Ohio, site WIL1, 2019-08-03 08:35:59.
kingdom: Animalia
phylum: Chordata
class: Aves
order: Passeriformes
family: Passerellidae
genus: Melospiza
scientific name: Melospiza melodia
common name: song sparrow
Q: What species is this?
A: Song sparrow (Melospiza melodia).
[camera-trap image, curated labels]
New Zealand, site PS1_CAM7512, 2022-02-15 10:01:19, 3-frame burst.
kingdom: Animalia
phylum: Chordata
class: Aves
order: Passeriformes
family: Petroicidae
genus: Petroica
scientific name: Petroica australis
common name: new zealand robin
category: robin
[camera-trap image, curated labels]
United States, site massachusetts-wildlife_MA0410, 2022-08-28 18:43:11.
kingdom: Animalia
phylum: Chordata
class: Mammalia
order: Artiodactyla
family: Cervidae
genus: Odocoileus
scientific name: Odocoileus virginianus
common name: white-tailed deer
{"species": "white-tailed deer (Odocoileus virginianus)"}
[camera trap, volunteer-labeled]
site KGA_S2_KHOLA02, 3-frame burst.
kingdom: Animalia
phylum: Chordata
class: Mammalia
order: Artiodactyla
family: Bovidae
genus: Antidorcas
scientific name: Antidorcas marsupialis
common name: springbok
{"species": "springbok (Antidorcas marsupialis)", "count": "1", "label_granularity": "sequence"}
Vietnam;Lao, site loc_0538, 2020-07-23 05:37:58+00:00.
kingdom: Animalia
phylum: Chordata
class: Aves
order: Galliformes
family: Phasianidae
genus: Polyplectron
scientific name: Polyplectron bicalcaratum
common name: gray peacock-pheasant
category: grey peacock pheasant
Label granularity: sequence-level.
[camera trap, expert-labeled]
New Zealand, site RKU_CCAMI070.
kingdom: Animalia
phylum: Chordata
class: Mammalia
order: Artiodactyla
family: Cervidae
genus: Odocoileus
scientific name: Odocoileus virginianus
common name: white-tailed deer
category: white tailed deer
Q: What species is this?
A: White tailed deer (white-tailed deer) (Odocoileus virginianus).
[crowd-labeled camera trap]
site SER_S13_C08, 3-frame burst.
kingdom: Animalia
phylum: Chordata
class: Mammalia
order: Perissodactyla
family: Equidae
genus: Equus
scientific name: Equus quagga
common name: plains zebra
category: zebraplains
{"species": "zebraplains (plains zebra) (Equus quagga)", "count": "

Exercise requirements:
Return each full line of the entries that contains the word "virginianus".

Response to this task:
scientific name: Odocoileus virginianus
{"species": "white-tailed deer (Odocoileus virginianus)"}
scientific name: Odocoileus virginianus
A: White tailed deer (white-tailed deer) (Odocoileus virginianus).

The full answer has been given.